Barcellona e la F1: una lunga storia d'amore

Formula 1
La leggendaria Lotus-Cosworth 49B guidata da Graham Hill (Foto Getty)

Riviviamo una pagina della storia dei “cavalieri del rischio”, tra Lotus 49, grandi campioni e la pista sulla collina olimpica del Montjuic. Impensabile poter correre lì, ma una volta…

GP di Spagna, quarantacinquesima edizione, si corre al "Circuit de Catalunya" a Montmelò, paesino di otto mila anime diventato famoso grazie al motorsport a partire dal 1992, quando viene inaugurata una bella pista, veloce e tecnica. Qui gli investimenti portati dai Giochi Olimpici di Barcellona si vedono, sono tangibili e la ventina di chilometri che separano Montmelò dal centro delle capitale catalana ti permettono di passare agilmente da movida, cultura, turismo, mare al sound dei V6 turbo, ancora un po' debolino a dire il vero, ma comunque in grado di smuovere la tranquillità della provincia richiamando il grande pubblico sulle tribune.

 

Una volta era il Montjuic - Il Barrio Gorico e la Cattedrale, le visioni di Miró e Picasso, Gaudí e le sue favolose allucinazioni architetturali, il mare e i grandi parchi cittadini, le Ramblas ed il Tibidabo… Barcellona offre tanto, tantissimo da vedere e da vivere. Ma c'è stata un'epoca in cui, oltre a tutto ciò, la città garantiva anche la possibilità di vedere la Formula 1 da vicino, addirittura da dentro il suo cuore verde, da un prospettiva panoramica come quella offerta dalla collina del Montjuic, già testimone delle gesta eroiche di Tazio Nuvolari e della sua Alfa 12C negli anni '30.

 

Sulle ali della follia - Dopo la breve parentesi di Pedralbes, dal nome del quartiere della capitale catalana dove si corre sulla lunghissima avenida Diagonal e dove Juan Manuel Fangio regala all'Alfa Romeo il secondo alloro mondiale, il ritorno della massima serie a Barcellona è datato '69, in piena epopea dei "cavalieri del rischio". Si corre ancora (dopo gli anni '30) sulla collina del Montjuic a oltre 150 di media, su e giù per un toboga di quasi 4 km, rischiando oltre ogni ragionevole limite.

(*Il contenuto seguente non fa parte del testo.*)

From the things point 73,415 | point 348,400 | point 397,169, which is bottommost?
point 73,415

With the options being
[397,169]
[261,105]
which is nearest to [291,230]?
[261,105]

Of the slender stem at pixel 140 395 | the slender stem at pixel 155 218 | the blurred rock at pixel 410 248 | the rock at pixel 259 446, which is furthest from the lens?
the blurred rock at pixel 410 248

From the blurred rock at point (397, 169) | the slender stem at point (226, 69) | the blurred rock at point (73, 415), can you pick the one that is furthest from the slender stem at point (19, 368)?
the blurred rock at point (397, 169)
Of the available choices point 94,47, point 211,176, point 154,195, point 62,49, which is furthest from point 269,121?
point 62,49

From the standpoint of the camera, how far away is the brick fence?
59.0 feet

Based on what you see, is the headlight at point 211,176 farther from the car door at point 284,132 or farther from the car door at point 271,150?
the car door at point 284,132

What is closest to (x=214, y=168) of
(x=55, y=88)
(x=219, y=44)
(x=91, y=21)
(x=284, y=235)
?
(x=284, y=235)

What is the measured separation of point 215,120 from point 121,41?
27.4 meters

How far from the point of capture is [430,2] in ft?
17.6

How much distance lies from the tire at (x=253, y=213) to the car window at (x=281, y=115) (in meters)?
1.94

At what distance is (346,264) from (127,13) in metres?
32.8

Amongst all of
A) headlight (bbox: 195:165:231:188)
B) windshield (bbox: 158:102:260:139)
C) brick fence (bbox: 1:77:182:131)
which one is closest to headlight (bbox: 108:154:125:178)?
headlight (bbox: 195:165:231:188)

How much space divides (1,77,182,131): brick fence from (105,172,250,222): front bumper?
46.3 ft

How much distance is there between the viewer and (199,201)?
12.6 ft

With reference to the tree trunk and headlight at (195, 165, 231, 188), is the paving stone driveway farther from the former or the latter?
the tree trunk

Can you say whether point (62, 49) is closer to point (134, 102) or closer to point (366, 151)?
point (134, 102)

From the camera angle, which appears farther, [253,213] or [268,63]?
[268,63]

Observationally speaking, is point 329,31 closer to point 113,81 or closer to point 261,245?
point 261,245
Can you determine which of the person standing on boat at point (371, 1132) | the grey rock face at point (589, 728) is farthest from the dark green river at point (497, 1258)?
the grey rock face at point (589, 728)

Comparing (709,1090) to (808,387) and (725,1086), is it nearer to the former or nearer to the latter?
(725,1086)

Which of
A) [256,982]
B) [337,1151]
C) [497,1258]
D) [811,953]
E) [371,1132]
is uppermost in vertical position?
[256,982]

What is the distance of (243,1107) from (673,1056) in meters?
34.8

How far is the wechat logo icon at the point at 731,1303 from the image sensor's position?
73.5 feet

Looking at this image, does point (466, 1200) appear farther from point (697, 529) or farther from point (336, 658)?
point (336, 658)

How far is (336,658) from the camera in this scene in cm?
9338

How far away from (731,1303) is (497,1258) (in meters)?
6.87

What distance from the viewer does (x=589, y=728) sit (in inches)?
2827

Il tracciato è un cittadino-collinare fasciato da lame di Armco per tenere in pista le macchine, separandole da alberi e pubblico. Le monoposto del '69, come se non bastasse, stanno vivendo in pieno il primo delirio aerodinamico della storia della Formula 1. Sono dotate infatti di grandi alettoni monoplano che, posizionati fino ad un metro e mezzo di altezza dal suolo, vengono sostenuti semplicemente da esili supporti tubolari fissati alle sospensioni (che per loro natura non sono fisse!). E' palese a tutti, anche ai meno esperti, che si sia andati oltre, troppo oltre!

 

E' andata bene! Questa volta… - La Lotus 49 spinta dal V8 Ford Cosworth DFV è splendida nei colori Gold Leaf, un "omaggio" al primo sponsor tabaccaio della storia della Formula 1. E' una vettura al top dell'esasperazione tecnica,  lo vuole e lo impone da sempre il team principal Chapman e le prestazioni ci sono (l'affidabilità meno), tanto che al Montjuic la pole è una questione privata tra Rint e il velenoso tracciato. Considerando le terribili sollecitazioni a cui le vetture sono sottoposte sui saliscendo della collina, unite all'imponente carico aerodinamico generato dalle ali, è chiaro che per il disastro è solo questione di tempo. Sul fatto che prima o poi debba succedere qualcosa di serio non ci sono dubbi, perché i supporti delle ali non possono reggere. Sulla 49 di Hill, infatti, si rompono come stuzzicadenti facendo schiantare il campione del mondo contro il rail al passaggio numero otto. Il giro successivo è la volta del leader Rint. La sua vettura perde l'alettone posteriore nello stesso punto del compagno di team e la monoposto si disintegra tra le lame degli Armco e il rottamente dell'altra Lotus ufficiale, ribaltandosi. Solo per miracolo Rint esce vivo dall'impatto, con varie fratture al volto e una gran botta in testa. E' andata bene, moto bene! Dal GP successivo di Montecarlo gli assurdi alettoni verranno vietati, ma la Lotus 49 manterrà inviolato il suo fascino.